Ağrı Peygamber Sevdalıları Derneği'nden anne-çocuk ilişkisi semineri
Ağrı'da kadınlara yönelik düzenlenen seminerde, anne ve çocuk ilişkisindeki sırlar konuşuldu.
Ağrı Peygamber Sevdalıları Derneği Kadın Temsilciliği tarafından kadınlara yönelik 'Anne ve Çocuk Arasındaki Büyük Sır' konulu bir seminer düzenlendi. Aile Danışmanı Ebru Alalma'nın konuşmacı olarak katıldığı seminerde, anne ve çocuk ilişkisi, psikolojik faktörlerin çocuk üzerindeki etkisi ve sağlıklı ebeveynlik konuları ele alındı. Çok sayıda kadının ilgi gösterdiği etkinlik, dernek binasında gerçekleştirildi.
Eğitimli Annenin Önemi
Seminerde annelerin eğitimli olmasının, çocukların yetişmesindeki etkisi vurgulandı. Ebru Alalma, konuşmasında şu ifadelere yer verdi:
'Bir annenin çocuğuyla geçirdiği her an, hem genetik hem de psikolojik faktörlerle çocuğun gelişimini doğrudan etkiliyor.

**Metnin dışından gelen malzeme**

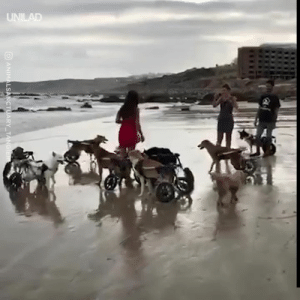 These disabled dogs loving their time at the beach will melt your heart 😍🙌: UNILAD  ANIMALSANCTUARY TANGIER These disabled dogs loving their time at the beach will melt your heart 😍🙌
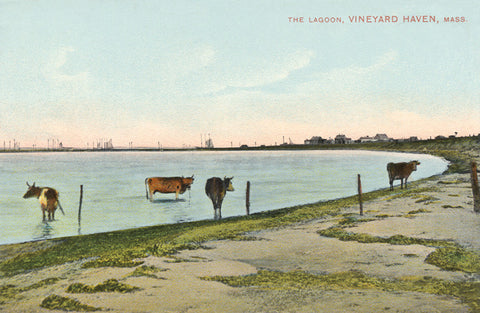 Vineyard Haven - Lagoon (Cows) Night Light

Çocuğun ilk 4 yaş döneminde aldığı sevgi ve doğru yönlendirme, ilerleyen yaşlardaki karakter yapısını şekillendiriyor. Eğitimli bir annenin, çocuğunu doğru yönlendirebilmesi ve ona ihtiyaç duyduğu sevgiyi verebilmesi daha mümkün oluyor.'
Psikolojik Faktörlerin Çocuğa Etkisi
Alalma, çocuk psikolojisinin önemini vurgularken Afrika'nın Kongo ülkesinde yapılan bir deney üzerinden örnekler verdi. Bu deneyde, annenin çocuk üzerindeki psikolojik etkilerinin sonuçları ele alınarak şunları söyledi:
'Psikolojik faktörlerin, çocuk üzerinde kalıcı etkiler bıraktığı bir gerçektir. Sevgi ve güven duygusunun, özellikle ilk yıllarda çocuk için hayati bir önemi vardır. Çocuğun ihtiyaç duyduğu sevgiye erişimi kısıtlandığında, ileriki yıllarda duygusal zorluklar yaşama ihtimali artar.'
'Evlatkolik' Kavramı ve Aile Rolleri
Seminerde ayrıca, ebeveynlerin çocuklarına olan bağımlılığını ifade eden 'evlatkolik' kavramına dikkat çekildi. Alalma, bu durumun aile içi dengeyi bozabileceğini belirterek şu görüşleri dile getirdi:
'Anne ve baba rollerinin dengeli olması, aile içinde sağlıklı bir yapı oluşmasını sağlar. Pembe Babalar ve Hırçın Anneler gibi kavramlarla değişen aile yapısındaki sorumluluk dağılımını değerlendirdik. Öfke, doğru yönlendirildiğinde hem çocuklar hem de yetişkinler için sağlıklıdır. Ancak çocukları sürekli baskılamak ya da kontrol etmek, onların kişisel gelişimlerini olumsuz etkileyebilir.'
Son olarak dikkat eksikliği ve hiperaktivite bozukluğu (DEHB) konusuna değinen Alalma, bu durumun çocukların yaramazlıkla karıştırılmaması gerektiğini söyledi. DEHB oranının ülkemizde %13 seviyelerine ulaştığını belirten Alalma, doğru tanı ve destek sürecinin önemine vurgu yaptı. Seminer sonunda katılımcılara yapılan ikramlarla etkinlik sona erdi.